While battling Ridley one more time is satisfying and the finale against Mother Brain is something to behold, I have to go with Kraid as my favorite boss battle. Kraid is another holdover from the original Metroid and it’s fought in the first half of the game instead of the second half like Ridley and Mother Brain. The manner in which it exposes its enormous size to Samus, and in turn the player, is something I certainly wasn’t expecting the first time I reached Kraid. I remember Kraid being a relatively small, if stout beast in the original game, but in Super Metroid it takes up two screens! It’s one of those boss battles that really shows what the Super Nintendo can do. Plus, Kraid is no pushover, so there’s a good chance you’ll have to fight it more than once if you reach it before you’ve gained sufficient energy tank reserves.
Best Weapon or Item
Super Metroid is all about the special items that turn Samus from the shell of her former glory to the bad-ass bounty hunter we know and love. Metroid games are all about gradually building up her strengths and abilities and Super Metroid accomplishes this masterfully. The most unique item in the game from my perspective is the Speed Booster found in Norfair. The Speed Booster allows Samus to plow through weakened walls not only horizontally, but vertically as well. She can also use the Speed Booster to send herself into the stratosphere by simply pressing down while she’s in speed run mode and then pressing A to jump while she flashes. She’ll soar high in the air and can either break weakened ceilings above her or simply explore the exterior terrain of Zebes. This is a great trick that is more than just a gimmick. The Speed Booster special moves need a little practice to master, but they have their useful moments and pay off once practised.

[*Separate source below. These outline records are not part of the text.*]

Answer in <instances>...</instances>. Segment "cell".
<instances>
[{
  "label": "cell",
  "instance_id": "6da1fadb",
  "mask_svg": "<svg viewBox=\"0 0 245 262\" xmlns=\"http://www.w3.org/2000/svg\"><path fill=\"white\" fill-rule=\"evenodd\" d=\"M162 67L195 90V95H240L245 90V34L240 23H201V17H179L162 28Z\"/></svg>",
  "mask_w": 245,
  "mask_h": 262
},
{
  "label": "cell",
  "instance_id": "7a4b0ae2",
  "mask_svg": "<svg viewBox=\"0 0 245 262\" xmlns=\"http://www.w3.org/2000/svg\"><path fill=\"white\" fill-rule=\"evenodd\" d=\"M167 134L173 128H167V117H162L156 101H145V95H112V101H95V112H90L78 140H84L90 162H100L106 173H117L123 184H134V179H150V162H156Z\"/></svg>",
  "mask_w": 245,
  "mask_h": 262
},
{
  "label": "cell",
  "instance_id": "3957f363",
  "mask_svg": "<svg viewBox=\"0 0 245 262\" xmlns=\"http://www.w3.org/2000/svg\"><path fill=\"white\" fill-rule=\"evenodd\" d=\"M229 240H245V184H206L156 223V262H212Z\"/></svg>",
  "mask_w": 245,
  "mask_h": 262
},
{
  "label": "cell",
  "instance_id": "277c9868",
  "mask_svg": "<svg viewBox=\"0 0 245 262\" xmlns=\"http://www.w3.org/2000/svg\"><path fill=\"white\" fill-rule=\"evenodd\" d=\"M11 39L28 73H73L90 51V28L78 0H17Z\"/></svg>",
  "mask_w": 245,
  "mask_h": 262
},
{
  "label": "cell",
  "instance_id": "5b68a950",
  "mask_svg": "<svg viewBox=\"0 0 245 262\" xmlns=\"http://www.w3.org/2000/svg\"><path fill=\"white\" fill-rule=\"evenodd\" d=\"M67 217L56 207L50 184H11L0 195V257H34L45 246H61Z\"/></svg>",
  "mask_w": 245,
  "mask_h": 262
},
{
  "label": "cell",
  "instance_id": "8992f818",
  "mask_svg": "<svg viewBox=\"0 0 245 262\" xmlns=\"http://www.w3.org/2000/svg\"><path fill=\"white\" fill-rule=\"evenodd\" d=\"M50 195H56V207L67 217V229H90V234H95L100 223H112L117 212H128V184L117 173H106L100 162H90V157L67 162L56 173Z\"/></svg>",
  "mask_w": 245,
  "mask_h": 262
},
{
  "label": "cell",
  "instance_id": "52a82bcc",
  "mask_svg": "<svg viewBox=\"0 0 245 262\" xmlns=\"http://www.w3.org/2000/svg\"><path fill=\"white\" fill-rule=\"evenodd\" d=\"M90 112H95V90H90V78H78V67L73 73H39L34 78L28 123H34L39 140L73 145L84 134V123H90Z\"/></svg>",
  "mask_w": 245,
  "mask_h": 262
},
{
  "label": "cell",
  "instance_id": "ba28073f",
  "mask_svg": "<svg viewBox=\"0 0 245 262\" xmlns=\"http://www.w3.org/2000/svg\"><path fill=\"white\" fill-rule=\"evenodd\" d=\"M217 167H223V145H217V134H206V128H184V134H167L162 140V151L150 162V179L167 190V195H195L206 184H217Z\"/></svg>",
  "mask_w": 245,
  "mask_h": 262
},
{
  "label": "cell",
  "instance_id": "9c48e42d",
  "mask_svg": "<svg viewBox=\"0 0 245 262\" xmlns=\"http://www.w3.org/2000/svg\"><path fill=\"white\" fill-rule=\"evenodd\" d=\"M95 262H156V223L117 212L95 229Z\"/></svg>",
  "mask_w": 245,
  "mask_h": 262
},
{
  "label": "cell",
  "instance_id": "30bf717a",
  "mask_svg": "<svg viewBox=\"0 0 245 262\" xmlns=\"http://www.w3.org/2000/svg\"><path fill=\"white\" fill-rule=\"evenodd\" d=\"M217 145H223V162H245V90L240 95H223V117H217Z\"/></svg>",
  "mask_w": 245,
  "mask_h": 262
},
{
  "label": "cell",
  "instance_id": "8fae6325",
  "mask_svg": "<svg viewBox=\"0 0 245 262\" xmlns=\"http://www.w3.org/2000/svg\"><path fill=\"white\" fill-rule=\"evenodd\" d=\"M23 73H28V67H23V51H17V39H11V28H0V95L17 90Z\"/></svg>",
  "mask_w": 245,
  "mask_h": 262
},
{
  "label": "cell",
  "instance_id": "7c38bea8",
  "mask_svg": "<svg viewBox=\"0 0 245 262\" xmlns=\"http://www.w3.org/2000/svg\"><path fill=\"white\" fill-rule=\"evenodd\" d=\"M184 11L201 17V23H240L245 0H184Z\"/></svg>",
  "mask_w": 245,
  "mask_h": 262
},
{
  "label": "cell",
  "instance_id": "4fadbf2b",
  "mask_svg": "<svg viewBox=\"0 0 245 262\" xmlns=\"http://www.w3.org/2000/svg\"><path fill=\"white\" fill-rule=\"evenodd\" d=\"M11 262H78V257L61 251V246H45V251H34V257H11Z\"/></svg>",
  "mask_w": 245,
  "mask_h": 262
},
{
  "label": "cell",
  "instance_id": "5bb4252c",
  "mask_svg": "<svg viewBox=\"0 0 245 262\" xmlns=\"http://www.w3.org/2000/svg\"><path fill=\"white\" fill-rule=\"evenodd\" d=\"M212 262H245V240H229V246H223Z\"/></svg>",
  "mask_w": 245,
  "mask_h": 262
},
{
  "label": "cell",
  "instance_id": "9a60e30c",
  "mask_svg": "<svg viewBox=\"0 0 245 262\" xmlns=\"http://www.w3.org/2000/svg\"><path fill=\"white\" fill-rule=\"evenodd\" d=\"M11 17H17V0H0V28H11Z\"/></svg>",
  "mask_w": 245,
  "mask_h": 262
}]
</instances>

Not to be overlooked when talking about the game’s plot and flawless mechanics is the fact that Super Metroid looks and sounds amazing. So much attention to detail was paid to the game by Nintendo’s developers that there are too many brilliant examples to name. To top it off, the end sequence, starting with Samus’ battle with the Super Metroid all the way through to the final Mother Brain encounter, is probably one of the most epic and cinematic events I’ve ever participated in.